Le tombe dei due fratelli Chigi, a forma piramidale, erano state disegnate da Raffaello, ma il Bernini vi aggiunse i due splendidi medaglioni marmorei ovali con i ritratti di Agostino e Sigismondo. Poi si occupò della realizzazione di due statue: tra il 1655 e il 1657, scolpì “Daniele nella fossa dei leoni” e nel 1661, terminò il capolavoro di "Abacuc e l’Angelo".


Disegnò, inoltre, nel punto centrale del pavimento, un mosaico raffigurante uno scheletro, simbolo della morte, che porta verso il cielo lo stemma dei Chigi, come a voler simboleggiare la “risurrezione” del casato.


Una scritta “Mors aD CaeLos” è volutamente indicata con alcune lettere scritte in maiuscolo.

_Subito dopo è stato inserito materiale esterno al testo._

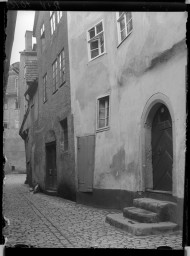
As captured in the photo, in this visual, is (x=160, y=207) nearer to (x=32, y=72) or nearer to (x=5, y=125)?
(x=5, y=125)

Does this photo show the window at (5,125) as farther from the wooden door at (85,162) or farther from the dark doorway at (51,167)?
the wooden door at (85,162)

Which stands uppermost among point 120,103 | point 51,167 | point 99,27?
point 99,27

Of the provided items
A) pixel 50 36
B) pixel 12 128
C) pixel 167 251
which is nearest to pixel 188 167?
pixel 167 251

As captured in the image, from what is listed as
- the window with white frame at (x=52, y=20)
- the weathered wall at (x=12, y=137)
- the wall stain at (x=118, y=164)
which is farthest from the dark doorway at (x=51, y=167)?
the window with white frame at (x=52, y=20)

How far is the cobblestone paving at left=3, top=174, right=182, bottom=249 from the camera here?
3773mm

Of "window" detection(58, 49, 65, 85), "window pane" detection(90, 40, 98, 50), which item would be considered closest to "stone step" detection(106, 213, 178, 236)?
"window" detection(58, 49, 65, 85)

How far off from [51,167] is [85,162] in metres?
0.58

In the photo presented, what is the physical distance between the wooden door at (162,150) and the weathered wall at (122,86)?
17 centimetres

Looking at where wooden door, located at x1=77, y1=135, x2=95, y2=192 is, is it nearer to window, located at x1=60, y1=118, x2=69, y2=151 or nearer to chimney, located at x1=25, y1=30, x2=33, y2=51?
window, located at x1=60, y1=118, x2=69, y2=151

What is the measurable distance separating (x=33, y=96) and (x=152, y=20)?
1976mm

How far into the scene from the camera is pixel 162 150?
14.6 ft

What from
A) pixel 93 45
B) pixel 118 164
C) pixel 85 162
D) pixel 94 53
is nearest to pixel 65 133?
pixel 85 162

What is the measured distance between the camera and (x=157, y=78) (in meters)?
4.40

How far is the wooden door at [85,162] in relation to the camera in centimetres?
432
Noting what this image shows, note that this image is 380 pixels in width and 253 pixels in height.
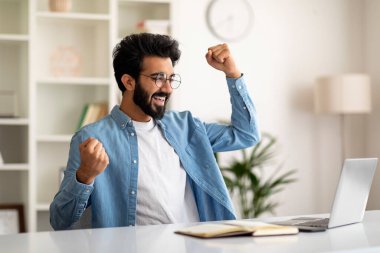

Quelle lettere MDCL indicano la data della sua realizzazione, ovvero 1650.


Altre due statue decorano la cappella: la prima, del Lorenzetto, è “Giona che esce dalla balena”, anche questa su disegno di Raffaello, l’altra, è Elia, iniziata dal Lorenzetto, ma terminata, dopo la sua morte, da Raffaello da Montelupo nel 1540.